Handed tombowings a 90-day ban. Not because he, whatever, tried to contradict me, but because he ignored a direct moderator warning. He's welcome to come back after the ban, but for the moment, we don't want him to further distort a discussion that seemed to be promising before he made his mindless comments. - Now, because it might not be fully transparent to the more casual followers of this thread, let me explain:
- You think that the sender/speaker of a message defines the content, not the receiver/listener? - Cool. Go to your parents or life partners, tell them that they are "fatter than Buddha". That's an expression meant to say "that they bring you good luck", in some Indian dialect, apparently. Well, see if this brings you any good luck.

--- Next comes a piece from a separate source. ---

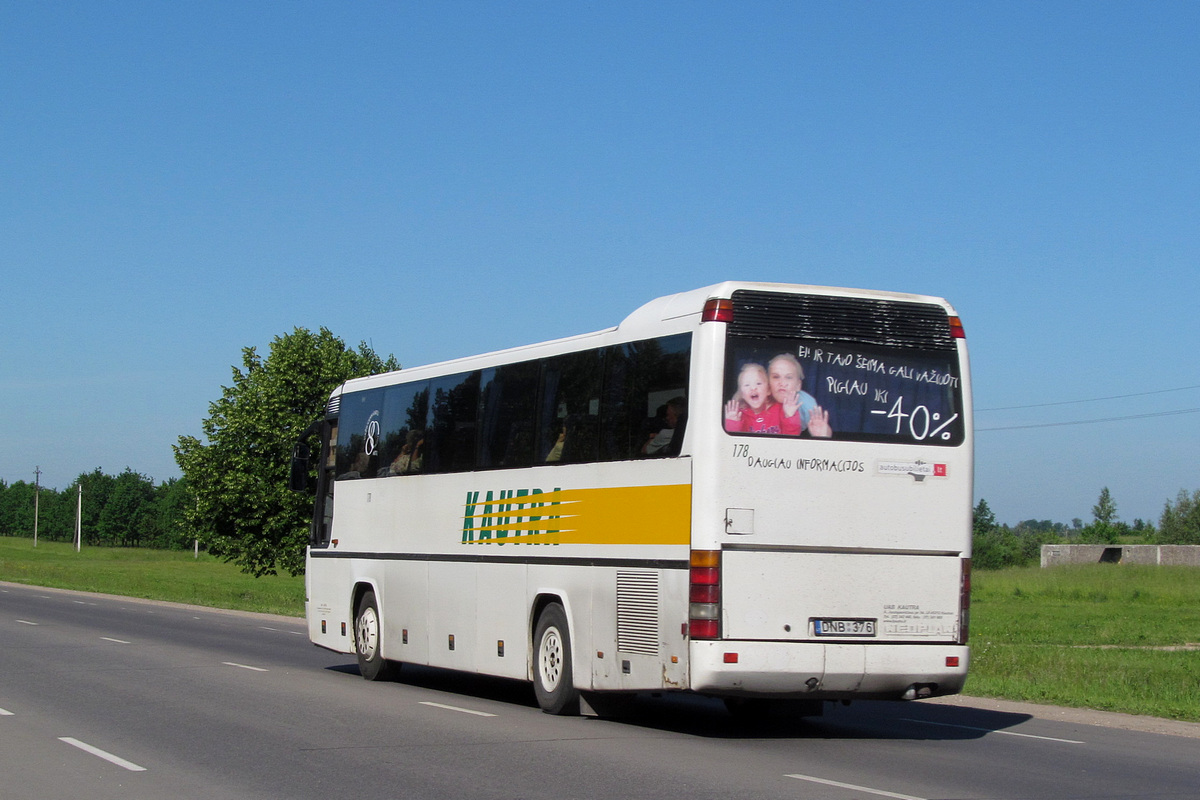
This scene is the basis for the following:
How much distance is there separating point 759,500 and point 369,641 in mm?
8175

- This isn't a debate about language, it's a debate about content: It's not about "how do we call it", but about whether depictions of submissive women in chainmail bikinis are generally alright for a game we want to invite other females to. Or, concerning "Oriental Adventures", whether books and movies like "Shogun" are necessarily the best source for learning about the realities of Japanese culture. - Again, there is nothing wrong with asking those questions, and nothing wrong with demanding that those things are changed. It does seem like common sense, really, and if folks in the 80s had been sensitized to those issues as we are today, they would very likely taken that into consideration.

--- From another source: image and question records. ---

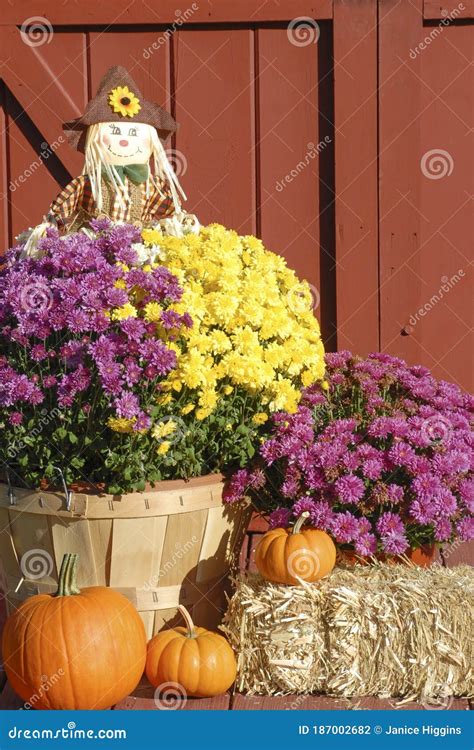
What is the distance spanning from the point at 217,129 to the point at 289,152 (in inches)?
14.0

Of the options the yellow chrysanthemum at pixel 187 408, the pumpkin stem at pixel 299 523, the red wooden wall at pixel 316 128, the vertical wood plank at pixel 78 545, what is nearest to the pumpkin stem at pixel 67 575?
the vertical wood plank at pixel 78 545

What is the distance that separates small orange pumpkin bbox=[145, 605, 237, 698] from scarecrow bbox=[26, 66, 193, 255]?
4.48 ft

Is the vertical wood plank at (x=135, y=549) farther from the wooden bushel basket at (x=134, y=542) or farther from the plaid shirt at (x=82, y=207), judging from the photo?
the plaid shirt at (x=82, y=207)

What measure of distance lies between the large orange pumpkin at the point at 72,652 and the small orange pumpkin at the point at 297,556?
0.44m

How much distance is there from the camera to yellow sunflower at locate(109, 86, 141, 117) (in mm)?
3244

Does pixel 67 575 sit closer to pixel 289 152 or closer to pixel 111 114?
pixel 111 114

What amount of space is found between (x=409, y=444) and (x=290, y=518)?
0.44m

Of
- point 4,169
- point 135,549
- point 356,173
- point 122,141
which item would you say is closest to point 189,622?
point 135,549

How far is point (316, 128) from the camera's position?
4305 mm

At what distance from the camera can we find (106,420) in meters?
2.67

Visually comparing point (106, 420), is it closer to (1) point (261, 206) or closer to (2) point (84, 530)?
(2) point (84, 530)

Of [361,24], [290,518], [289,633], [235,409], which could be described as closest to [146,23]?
[361,24]

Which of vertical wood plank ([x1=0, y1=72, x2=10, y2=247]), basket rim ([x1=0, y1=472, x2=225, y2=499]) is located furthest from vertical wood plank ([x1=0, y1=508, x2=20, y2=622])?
vertical wood plank ([x1=0, y1=72, x2=10, y2=247])

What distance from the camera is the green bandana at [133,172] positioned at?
3.25 m
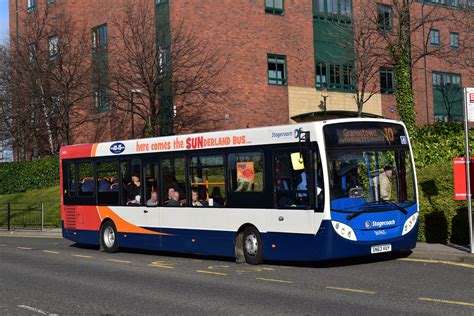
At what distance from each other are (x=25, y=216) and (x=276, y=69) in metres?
18.0

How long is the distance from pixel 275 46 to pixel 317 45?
3298 mm

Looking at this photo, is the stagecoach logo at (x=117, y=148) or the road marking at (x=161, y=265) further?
the stagecoach logo at (x=117, y=148)

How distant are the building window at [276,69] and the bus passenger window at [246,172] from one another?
27.6 m

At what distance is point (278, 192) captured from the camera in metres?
13.9

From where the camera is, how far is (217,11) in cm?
4034

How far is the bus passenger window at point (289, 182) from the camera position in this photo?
1327 cm

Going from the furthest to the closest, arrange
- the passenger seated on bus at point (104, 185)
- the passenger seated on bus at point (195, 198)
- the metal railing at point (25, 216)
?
the metal railing at point (25, 216), the passenger seated on bus at point (104, 185), the passenger seated on bus at point (195, 198)

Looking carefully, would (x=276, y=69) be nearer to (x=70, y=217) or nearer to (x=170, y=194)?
(x=70, y=217)

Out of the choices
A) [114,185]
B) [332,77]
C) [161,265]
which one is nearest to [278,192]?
[161,265]

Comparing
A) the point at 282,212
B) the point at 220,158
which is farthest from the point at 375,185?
the point at 220,158

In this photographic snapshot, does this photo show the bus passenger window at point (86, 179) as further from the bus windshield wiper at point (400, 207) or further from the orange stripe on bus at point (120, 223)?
the bus windshield wiper at point (400, 207)

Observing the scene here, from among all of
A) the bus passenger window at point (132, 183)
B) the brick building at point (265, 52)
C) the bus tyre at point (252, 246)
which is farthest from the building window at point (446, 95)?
the bus tyre at point (252, 246)

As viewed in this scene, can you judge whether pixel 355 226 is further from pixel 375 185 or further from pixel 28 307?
pixel 28 307

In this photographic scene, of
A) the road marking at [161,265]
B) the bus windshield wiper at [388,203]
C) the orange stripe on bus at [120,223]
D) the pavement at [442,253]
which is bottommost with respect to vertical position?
the road marking at [161,265]
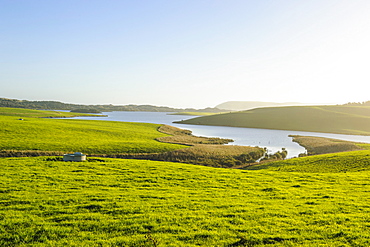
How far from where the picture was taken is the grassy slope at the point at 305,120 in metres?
123

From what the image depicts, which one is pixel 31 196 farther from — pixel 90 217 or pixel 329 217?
pixel 329 217

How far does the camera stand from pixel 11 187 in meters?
17.2

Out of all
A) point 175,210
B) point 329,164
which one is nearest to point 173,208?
point 175,210

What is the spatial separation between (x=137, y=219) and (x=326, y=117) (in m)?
153

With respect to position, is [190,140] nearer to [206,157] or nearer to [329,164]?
[206,157]

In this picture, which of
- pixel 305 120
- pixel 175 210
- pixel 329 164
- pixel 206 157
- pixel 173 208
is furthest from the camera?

- There is an inherent difference between being sheepishly pro-active about issues of sexism and racism, like we often see in the media, and between speaking up when you are asked what you think about those things. And right now, rightfully or not, we are all asked to explain how we stand on those issues. There is nothing "nefarious" about that, or about being asked that question, in principle. Justified, positive criticism is something we all need to be able to handle, and if errors were made, then owning them is the only gentlemanly way to deal with them.
In sum, we are not doing this for anyone else: We are doing this for ourselves! Not to please whatever might be the politics of the day, but to keep gaming open for everyone. Nobody here wants women to be afraid to play with an all-male adventuring party because she doesn't want to be forced to roleplay "Dragonlance's" Tikka. Or, for that matter, for the Asian kid to be reluctant to join a gaming group because in our RPG treatment of Japan, Japanese don't talk, they only yell. - Again, common sense, and sensibility. We openly ask it for ourselves, so when others demand it, we need to give it with equal openness.
Personally, I'm glad we get to do this, despite the side noises by people that seem to belong to a mindset of perpetual outrage. We should long have done it, frankly. I don't expect it to change our games, or anything else we do. But it will help people to better understand what we do, and that's worth the effort, in my mind.